PROBLEM DESCRIPTION: Lay out the listing below as a Markdown table with the columns Row and Line, giving each line a row number and omitting blank lines. Begin at the line that contains "If the options are" and stop after the line that contains "3829 millimetres".

################

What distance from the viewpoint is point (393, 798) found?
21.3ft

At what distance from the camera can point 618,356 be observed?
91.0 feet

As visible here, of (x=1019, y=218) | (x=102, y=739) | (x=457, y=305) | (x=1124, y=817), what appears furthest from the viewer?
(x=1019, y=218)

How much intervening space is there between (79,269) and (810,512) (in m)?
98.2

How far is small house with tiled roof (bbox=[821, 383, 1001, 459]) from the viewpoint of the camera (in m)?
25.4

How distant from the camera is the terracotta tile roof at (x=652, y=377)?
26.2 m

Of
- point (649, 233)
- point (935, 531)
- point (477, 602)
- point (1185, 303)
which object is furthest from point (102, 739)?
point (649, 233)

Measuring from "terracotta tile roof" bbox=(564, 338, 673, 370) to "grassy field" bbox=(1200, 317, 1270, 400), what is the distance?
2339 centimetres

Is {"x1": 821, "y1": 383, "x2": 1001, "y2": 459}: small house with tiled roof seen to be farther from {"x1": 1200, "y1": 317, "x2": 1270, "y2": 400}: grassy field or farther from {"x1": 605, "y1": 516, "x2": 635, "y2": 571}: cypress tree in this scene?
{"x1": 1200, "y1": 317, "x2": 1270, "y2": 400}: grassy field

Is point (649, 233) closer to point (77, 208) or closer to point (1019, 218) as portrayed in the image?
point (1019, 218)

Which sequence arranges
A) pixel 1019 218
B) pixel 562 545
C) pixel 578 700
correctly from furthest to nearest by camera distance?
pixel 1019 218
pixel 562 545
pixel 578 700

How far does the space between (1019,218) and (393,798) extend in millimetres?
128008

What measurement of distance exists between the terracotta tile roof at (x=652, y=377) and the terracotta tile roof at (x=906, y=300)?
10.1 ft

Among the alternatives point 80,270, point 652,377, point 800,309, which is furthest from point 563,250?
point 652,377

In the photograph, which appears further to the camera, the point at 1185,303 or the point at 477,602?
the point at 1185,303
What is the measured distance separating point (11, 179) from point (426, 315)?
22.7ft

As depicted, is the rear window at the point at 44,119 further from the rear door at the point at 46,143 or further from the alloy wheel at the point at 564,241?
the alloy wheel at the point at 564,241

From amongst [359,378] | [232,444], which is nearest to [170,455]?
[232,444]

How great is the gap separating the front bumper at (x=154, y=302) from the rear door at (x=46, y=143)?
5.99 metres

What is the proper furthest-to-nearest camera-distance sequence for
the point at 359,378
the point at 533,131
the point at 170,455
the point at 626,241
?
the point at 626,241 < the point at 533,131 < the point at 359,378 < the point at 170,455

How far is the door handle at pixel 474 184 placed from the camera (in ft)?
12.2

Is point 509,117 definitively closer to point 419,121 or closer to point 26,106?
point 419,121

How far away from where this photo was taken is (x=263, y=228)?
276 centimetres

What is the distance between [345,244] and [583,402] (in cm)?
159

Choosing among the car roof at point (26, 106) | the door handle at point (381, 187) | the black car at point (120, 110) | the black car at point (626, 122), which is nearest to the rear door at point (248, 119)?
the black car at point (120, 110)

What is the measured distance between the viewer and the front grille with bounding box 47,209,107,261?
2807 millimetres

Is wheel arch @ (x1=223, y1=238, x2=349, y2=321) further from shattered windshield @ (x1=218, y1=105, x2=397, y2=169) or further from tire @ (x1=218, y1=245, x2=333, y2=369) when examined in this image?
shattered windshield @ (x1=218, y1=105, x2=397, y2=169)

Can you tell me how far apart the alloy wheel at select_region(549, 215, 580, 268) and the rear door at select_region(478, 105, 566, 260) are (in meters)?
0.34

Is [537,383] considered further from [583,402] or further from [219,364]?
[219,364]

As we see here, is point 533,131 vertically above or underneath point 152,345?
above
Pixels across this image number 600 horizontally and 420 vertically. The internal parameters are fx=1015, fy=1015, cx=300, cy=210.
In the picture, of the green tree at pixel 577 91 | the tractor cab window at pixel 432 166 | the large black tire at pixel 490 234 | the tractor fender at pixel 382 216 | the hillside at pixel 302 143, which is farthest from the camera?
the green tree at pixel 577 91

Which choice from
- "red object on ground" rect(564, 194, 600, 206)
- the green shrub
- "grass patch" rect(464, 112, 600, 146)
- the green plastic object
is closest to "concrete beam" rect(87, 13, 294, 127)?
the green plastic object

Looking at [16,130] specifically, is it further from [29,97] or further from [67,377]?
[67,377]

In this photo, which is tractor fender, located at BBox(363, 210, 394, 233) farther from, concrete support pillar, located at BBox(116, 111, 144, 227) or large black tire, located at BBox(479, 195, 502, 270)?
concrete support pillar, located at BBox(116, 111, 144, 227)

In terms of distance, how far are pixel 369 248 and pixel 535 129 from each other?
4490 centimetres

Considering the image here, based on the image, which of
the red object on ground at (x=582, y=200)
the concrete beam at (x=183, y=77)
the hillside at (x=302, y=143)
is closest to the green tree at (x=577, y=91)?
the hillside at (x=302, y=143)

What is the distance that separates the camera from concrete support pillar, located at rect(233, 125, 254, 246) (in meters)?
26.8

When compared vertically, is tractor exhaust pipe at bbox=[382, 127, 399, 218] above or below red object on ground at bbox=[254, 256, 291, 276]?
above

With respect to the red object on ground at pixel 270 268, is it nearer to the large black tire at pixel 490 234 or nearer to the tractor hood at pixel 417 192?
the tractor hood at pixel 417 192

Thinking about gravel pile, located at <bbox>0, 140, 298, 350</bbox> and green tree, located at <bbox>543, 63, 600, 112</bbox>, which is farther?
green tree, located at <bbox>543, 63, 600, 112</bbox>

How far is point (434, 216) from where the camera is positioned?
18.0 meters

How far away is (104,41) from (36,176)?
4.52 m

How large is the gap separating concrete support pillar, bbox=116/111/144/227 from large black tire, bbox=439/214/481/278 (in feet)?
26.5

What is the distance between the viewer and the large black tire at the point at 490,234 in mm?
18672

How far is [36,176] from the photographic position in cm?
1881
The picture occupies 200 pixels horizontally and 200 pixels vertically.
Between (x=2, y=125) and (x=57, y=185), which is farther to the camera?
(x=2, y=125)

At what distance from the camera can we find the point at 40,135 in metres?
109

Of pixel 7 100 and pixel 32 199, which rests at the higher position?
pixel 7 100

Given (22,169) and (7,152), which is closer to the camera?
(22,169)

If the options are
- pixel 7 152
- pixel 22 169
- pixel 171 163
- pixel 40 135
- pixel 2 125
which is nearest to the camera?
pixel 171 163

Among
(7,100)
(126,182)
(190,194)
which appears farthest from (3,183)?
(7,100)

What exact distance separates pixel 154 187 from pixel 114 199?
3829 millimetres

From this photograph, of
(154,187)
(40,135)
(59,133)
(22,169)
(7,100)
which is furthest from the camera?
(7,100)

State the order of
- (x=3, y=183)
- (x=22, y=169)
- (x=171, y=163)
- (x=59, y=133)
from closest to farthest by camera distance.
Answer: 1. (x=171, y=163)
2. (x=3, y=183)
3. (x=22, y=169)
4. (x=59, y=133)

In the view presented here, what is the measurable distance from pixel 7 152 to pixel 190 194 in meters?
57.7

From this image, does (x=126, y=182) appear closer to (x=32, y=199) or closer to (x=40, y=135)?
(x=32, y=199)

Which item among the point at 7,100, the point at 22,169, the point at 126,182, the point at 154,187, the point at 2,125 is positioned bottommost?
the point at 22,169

################

THE COMPLETED TASK:
| Row | Line |
|---|---|
| 1 | If the options are |
| 2 | - pixel 7 152 |
| 3 | - pixel 22 169 |
| 4 | - pixel 171 163 |
| 5 | - pixel 40 135 |
| 6 | - pixel 2 125 |
| 7 | which is nearest to the camera? |
| 8 | pixel 171 163 |
| 9 | Among |
| 10 | (7,100) |
| 11 | (126,182) |
| 12 | (190,194) |
| 13 | which appears farthest from (3,183)? |
| 14 | (7,100) |
| 15 | What exact distance separates pixel 154 187 from pixel 114 199? |
| 16 | 3829 millimetres |